Earlier this year, Somalia was facing the sort of serious famine it experienced in 2011. The situation is still difficult, but thanks to rapid action from the international community, a major disaster has been averted.
More than a quarter of a million people starved to death in Somalia in the 2011 famine – partly because the international community did not act fast enough. When indicators in early 2017 showed that more than six million people were facing an acute food shortage, the UN warned of the risk of a new famine developing.
Somalia is still in a very fragile situation, but it is nonetheless important to highlight that the famine that was feared this year has been averted. This is a major humanitarian achievement,” says Susanne Mikhail, Director of Humanitarian Assistance at Sida.

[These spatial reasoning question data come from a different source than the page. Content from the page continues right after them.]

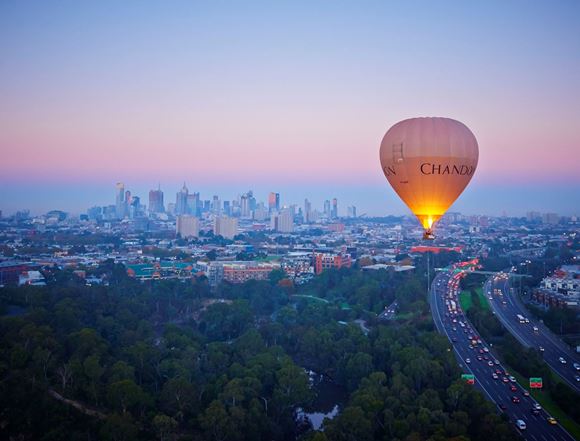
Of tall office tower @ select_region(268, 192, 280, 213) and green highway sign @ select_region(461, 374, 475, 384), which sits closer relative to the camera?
green highway sign @ select_region(461, 374, 475, 384)

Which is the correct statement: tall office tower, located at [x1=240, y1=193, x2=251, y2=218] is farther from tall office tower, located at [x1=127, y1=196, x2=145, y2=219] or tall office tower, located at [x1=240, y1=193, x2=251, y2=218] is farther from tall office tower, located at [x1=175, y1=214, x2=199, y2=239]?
tall office tower, located at [x1=175, y1=214, x2=199, y2=239]

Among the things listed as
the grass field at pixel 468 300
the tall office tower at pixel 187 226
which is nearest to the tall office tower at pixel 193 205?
the tall office tower at pixel 187 226

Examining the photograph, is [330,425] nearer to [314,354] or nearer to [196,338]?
[314,354]

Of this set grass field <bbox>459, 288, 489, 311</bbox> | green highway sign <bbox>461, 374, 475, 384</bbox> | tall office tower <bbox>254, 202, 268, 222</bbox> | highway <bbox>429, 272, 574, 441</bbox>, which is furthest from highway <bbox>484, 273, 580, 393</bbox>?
tall office tower <bbox>254, 202, 268, 222</bbox>

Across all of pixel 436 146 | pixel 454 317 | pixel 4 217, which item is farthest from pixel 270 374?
pixel 4 217

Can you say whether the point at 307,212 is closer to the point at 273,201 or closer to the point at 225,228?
the point at 273,201

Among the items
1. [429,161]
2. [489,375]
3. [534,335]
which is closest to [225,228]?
[534,335]

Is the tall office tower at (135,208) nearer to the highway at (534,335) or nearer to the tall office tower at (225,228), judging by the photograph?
the tall office tower at (225,228)
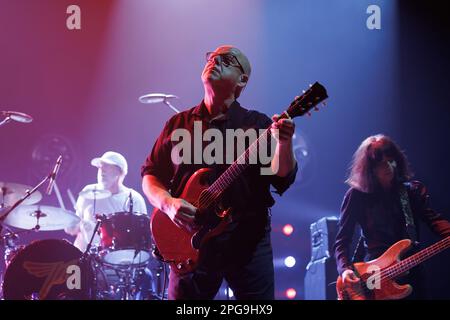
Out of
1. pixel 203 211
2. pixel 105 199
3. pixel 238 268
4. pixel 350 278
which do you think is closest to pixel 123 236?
pixel 105 199

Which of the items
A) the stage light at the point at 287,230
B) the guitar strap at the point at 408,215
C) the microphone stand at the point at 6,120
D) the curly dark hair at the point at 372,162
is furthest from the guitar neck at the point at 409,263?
the microphone stand at the point at 6,120

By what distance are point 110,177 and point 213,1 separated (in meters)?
2.19

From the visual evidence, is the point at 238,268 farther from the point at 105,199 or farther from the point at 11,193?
the point at 105,199

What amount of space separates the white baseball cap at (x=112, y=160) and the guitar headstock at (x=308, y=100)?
3187mm

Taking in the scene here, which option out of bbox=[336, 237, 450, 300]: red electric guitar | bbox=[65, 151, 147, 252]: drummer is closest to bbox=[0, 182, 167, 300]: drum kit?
bbox=[65, 151, 147, 252]: drummer

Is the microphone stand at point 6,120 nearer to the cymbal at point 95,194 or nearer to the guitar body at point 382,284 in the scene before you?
the cymbal at point 95,194

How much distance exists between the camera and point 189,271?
111 inches

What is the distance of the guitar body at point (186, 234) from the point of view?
2.84 metres

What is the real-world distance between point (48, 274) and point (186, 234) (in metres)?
2.30

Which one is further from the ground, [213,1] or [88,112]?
[213,1]
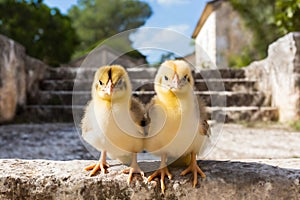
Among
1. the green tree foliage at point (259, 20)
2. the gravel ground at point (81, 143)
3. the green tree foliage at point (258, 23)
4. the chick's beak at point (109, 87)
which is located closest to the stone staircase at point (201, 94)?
the gravel ground at point (81, 143)

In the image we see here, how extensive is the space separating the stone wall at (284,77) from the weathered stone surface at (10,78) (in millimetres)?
3117

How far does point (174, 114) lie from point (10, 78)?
342cm

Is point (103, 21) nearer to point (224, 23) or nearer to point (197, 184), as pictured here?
point (224, 23)

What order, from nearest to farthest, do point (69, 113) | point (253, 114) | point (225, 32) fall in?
point (253, 114), point (69, 113), point (225, 32)

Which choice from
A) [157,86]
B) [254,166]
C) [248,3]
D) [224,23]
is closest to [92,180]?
[157,86]

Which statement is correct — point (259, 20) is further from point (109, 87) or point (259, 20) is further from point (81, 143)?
point (109, 87)

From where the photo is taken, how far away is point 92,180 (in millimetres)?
938

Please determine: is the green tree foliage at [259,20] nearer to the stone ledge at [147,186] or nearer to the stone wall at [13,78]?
the stone wall at [13,78]

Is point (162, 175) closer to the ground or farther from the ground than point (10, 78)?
closer to the ground

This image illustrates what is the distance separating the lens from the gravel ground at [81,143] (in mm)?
2461

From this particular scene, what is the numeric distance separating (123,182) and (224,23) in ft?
34.0

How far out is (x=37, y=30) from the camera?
11.4m

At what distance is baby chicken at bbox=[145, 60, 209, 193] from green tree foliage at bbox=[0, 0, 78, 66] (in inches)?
409

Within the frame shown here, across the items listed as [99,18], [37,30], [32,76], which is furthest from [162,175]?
[99,18]
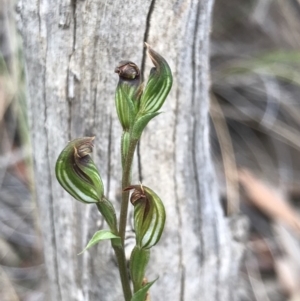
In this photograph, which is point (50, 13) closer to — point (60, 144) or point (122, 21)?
point (122, 21)

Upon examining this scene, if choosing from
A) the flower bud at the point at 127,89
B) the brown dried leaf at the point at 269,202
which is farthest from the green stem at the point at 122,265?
the brown dried leaf at the point at 269,202

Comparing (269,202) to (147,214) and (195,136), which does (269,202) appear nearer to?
(195,136)

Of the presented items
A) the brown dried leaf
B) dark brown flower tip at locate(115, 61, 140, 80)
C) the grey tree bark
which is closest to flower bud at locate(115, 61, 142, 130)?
dark brown flower tip at locate(115, 61, 140, 80)

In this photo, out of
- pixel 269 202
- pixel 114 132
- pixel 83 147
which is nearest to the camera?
pixel 83 147

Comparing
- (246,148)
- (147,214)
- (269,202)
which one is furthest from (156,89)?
(246,148)

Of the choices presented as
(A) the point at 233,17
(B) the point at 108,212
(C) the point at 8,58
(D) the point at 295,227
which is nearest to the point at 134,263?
(B) the point at 108,212

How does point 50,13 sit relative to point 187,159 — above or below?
above
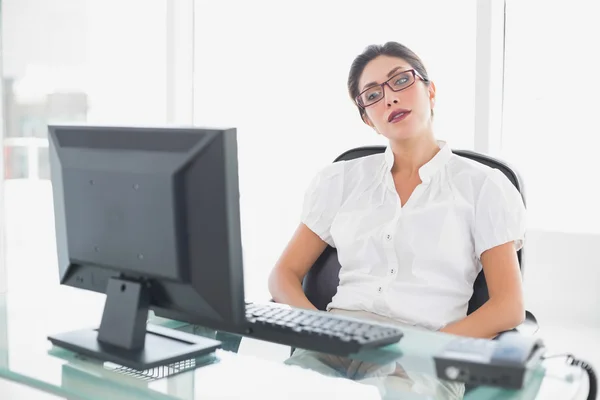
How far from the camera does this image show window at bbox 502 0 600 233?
2990 millimetres

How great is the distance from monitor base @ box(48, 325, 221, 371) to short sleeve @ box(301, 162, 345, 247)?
74 cm

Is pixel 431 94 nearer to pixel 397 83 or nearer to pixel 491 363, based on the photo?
pixel 397 83

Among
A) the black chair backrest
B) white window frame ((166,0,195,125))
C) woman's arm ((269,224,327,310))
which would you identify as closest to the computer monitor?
woman's arm ((269,224,327,310))

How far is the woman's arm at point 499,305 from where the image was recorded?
184 centimetres

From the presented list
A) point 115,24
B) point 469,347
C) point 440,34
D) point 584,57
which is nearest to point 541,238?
point 584,57

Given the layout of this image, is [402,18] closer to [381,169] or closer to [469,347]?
[381,169]

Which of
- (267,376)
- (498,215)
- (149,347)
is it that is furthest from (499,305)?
(149,347)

Sweden and Sida are among the donors that reacted the fastest. The annual humanitarian contribution of SEK 94 million to Somalia that was agreed in January was increased as early as February, with a further SEK 100 million to UNICEF, the World Food Programme and the humanitarian country fund administered by the UN.
In addition to Sweden’s support to the World Food Programme’s food distribution in Somalia, the Food and Agriculture Organisation of the United Nations received more long-term agricultural support. This paid for the distribution of seed and agricultural equipment, and measures to save livestock, which are an important source of income for many people in rural Somalia.
Unlike aid from many other donors, the distribution of Swedish aid is not linked to any special interests or influenced by media coverage. It is entirely needs-based and builds on humanitarian principles such as neutrality and independence.
This case relates to Global Goal 2: Zero hunger.